- **Work task**: For this exercise, the lines from the one with "Cutebee, DIY Booknook, Panda" through the end of the material below must be output exactly, without pictures.

- **Dataset records**:
↓↓↓

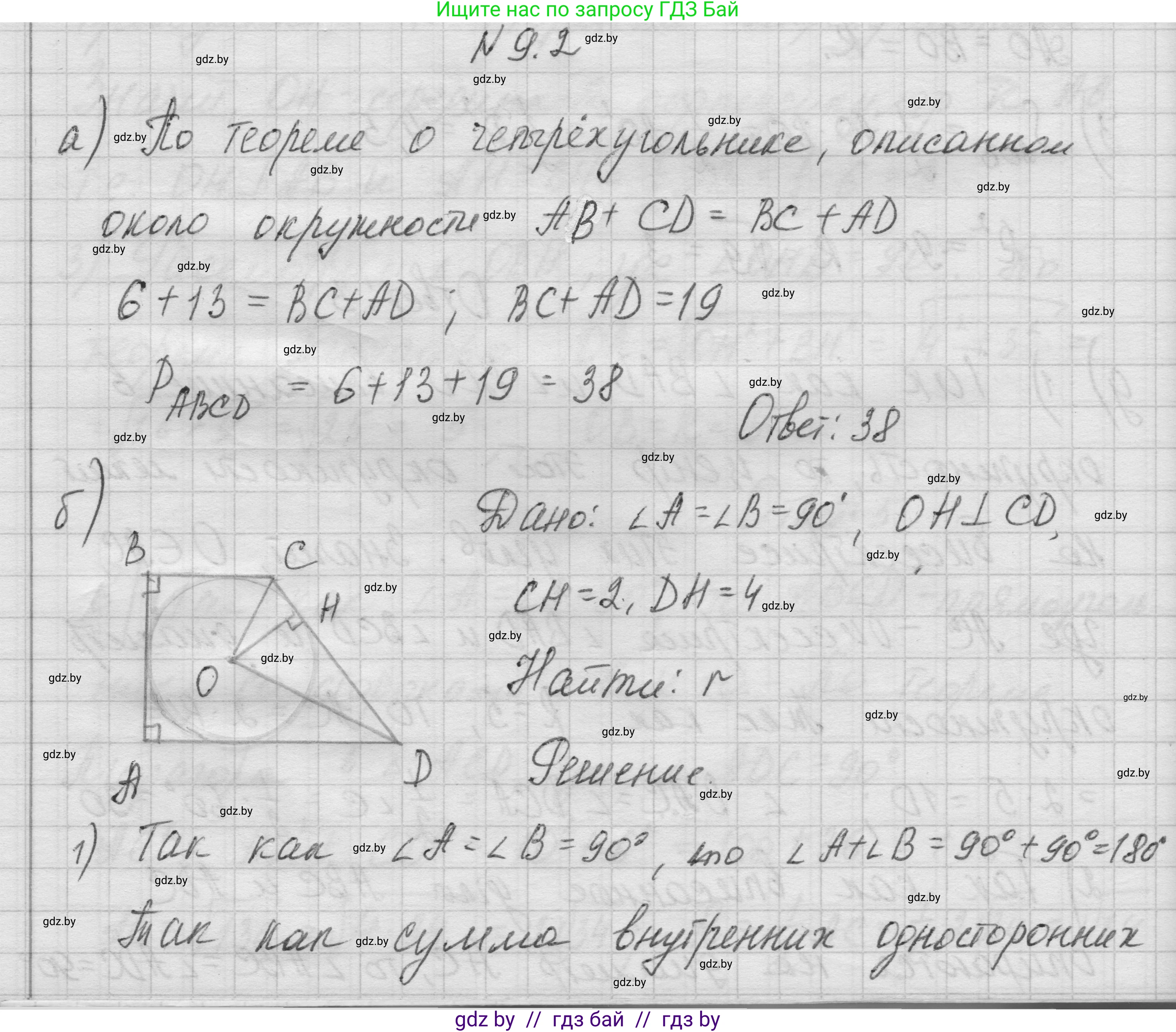 Геометрия, 7-9 класс Сборник задач, авторы: Кононов Сергей Гаврилович, Адамович Тамара Антоновна, Ефимцева Ирина Валерьяновна, Ячейко Таиса Владимировна, издательство Народная асвета, Минск, 2023, страница 145, номер 9.2, Решение 1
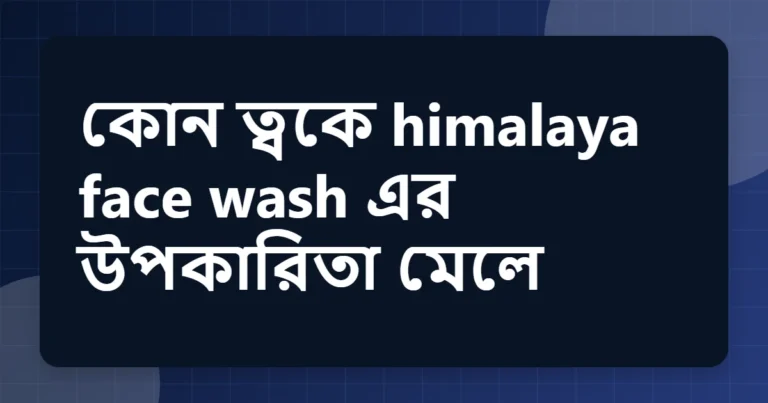 Article title card for কোন ত্বকে himalaya face wash এর উপকারিতা মেলে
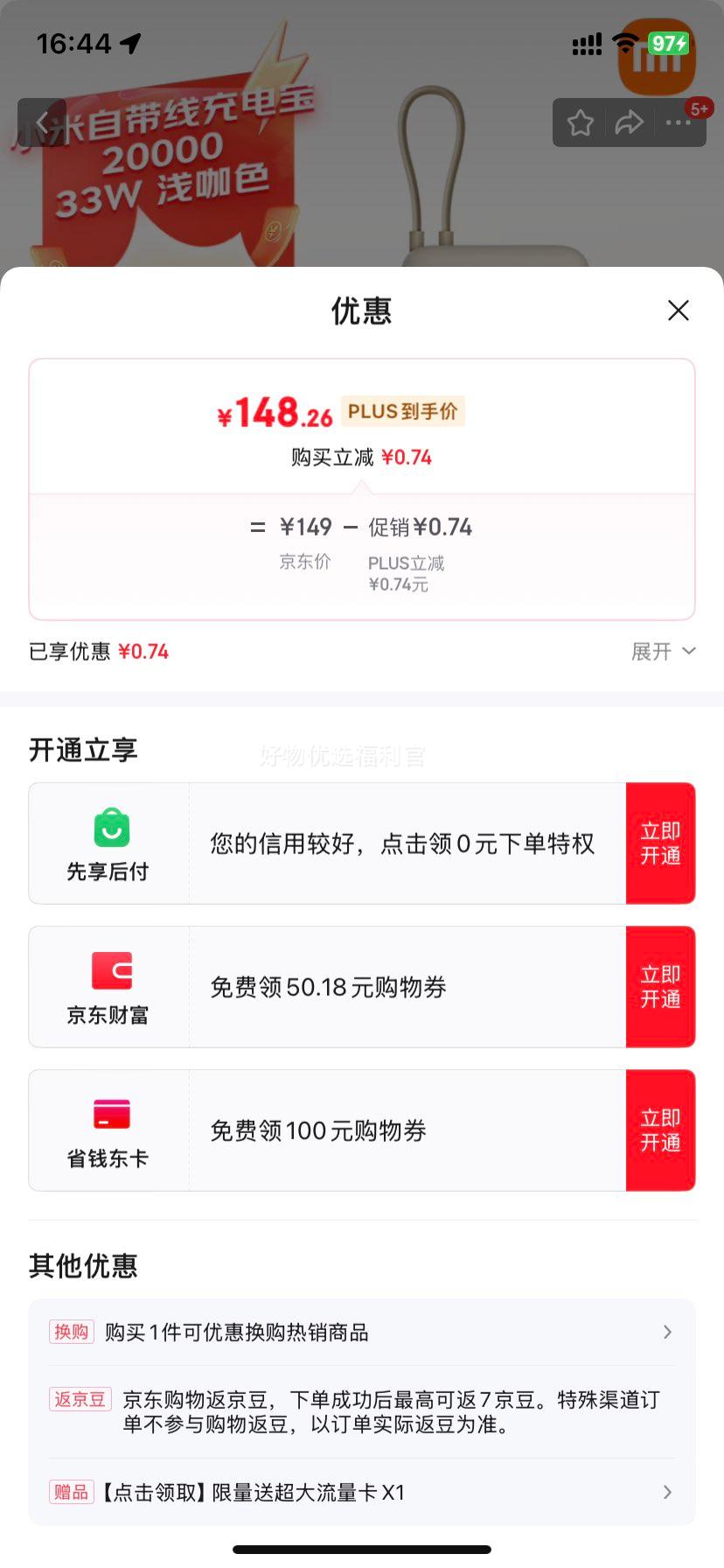 �޵�����plus��С�ף�MI��С���Դ��߳�籦20000 33W ǳ��ɫ ����С��/����/redmi/ƻ��/��׿/�ֻ� ���б�Я�Ż�֤��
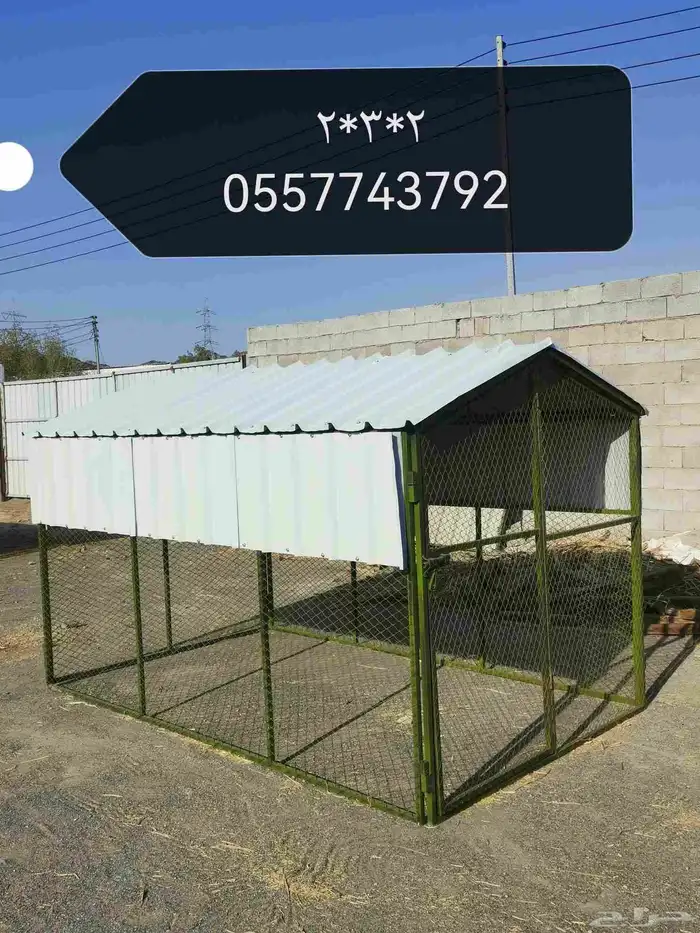 شبوك ذرف صنادق اقفاص مطارات مضلات جملة 11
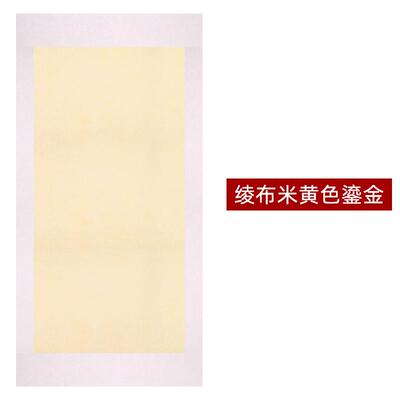 宣纸卡纸半生半熟长方形三尺四尺空白软卡宣纸免装裱加厚作品纸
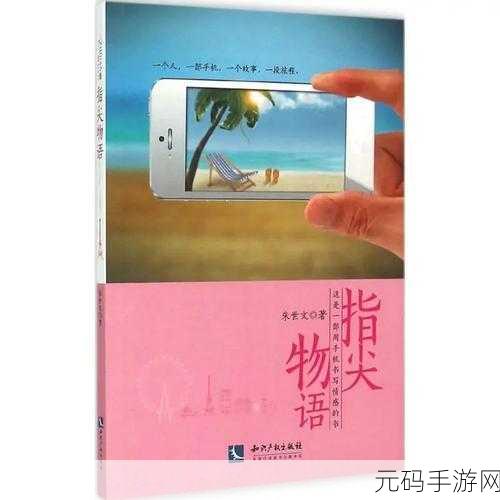 方糖物语,指尖轻触,消除烦恼的甜蜜之旅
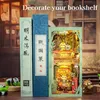 Cutebee, DIY Booknook, Panda Bookshop, DY02B, 18x11x23cm Anteprima dell’immagine prodotto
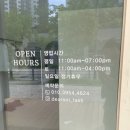 디어여주 이미지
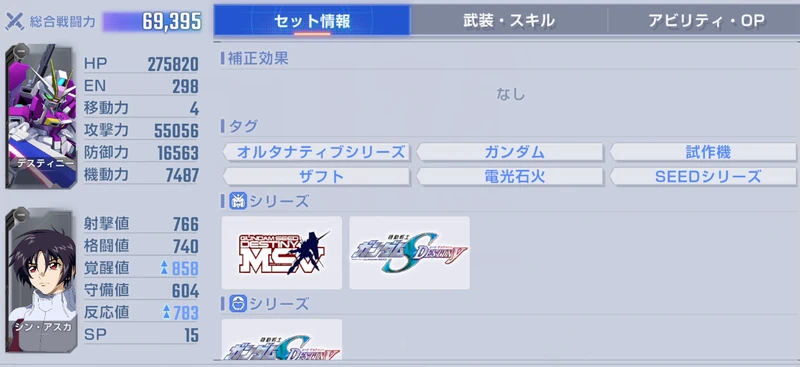 ジージェネエターナル_デスティニーインパルス_強敵襲来-4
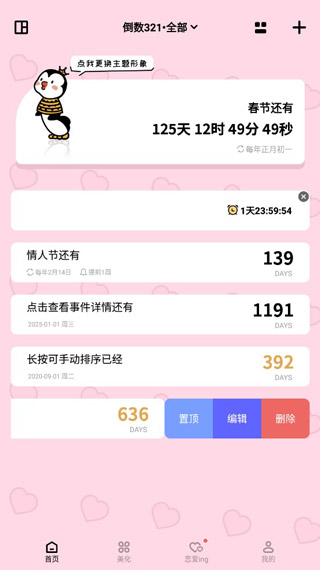 倒数321软件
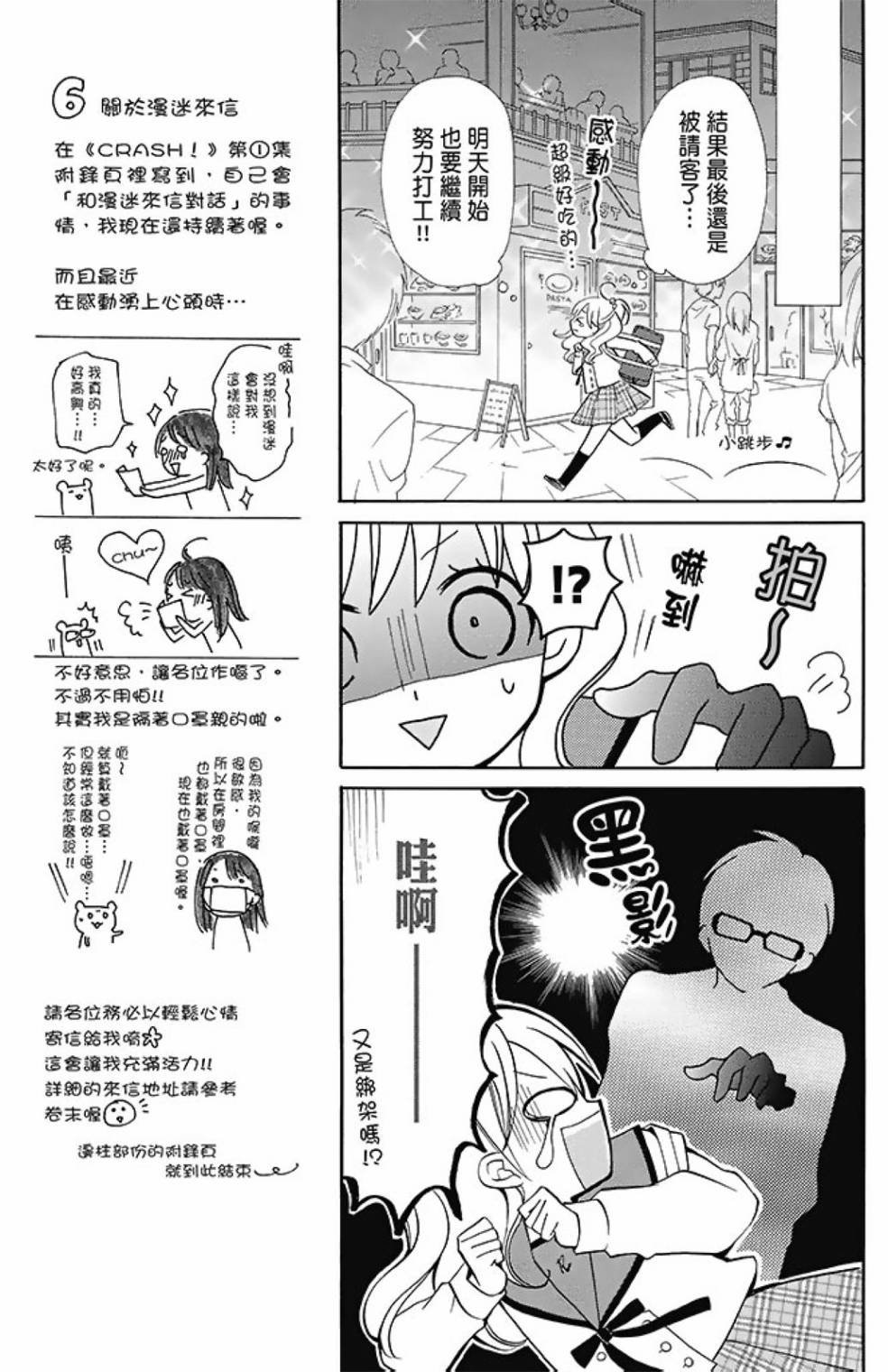 第08卷204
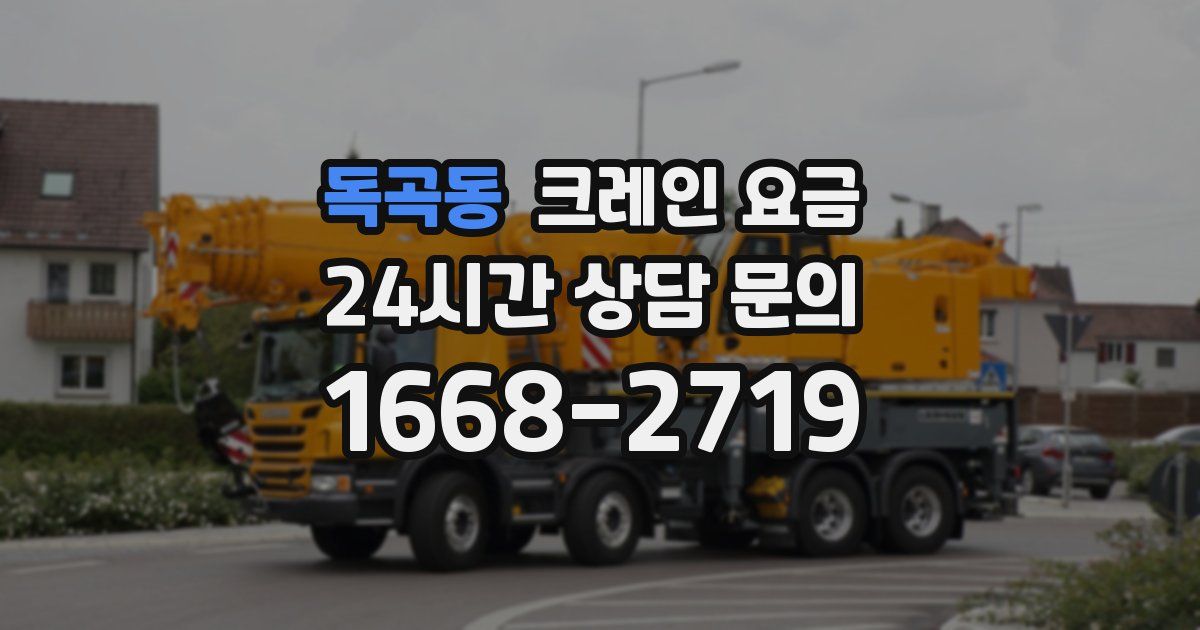 독곡동 크레인 요금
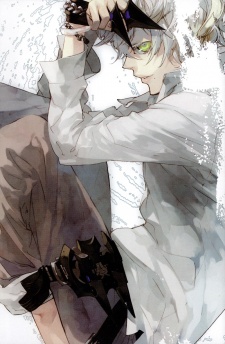 Imagen de kaiyorihito/kaiyorishiki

↑↑↑

- **Answer for the task**:
 Cutebee, DIY Booknook, Panda Bookshop, DY02B, 18x11x23cm Anteprima dell’immagine prodotto
 디어여주 이미지
 ジージェネエターナル_デスティニーインパルス_強敵襲来-4
 倒数321软件
 第08卷204
 독곡동 크레인 요금
 Imagen de kaiyorihito/kaiyorishiki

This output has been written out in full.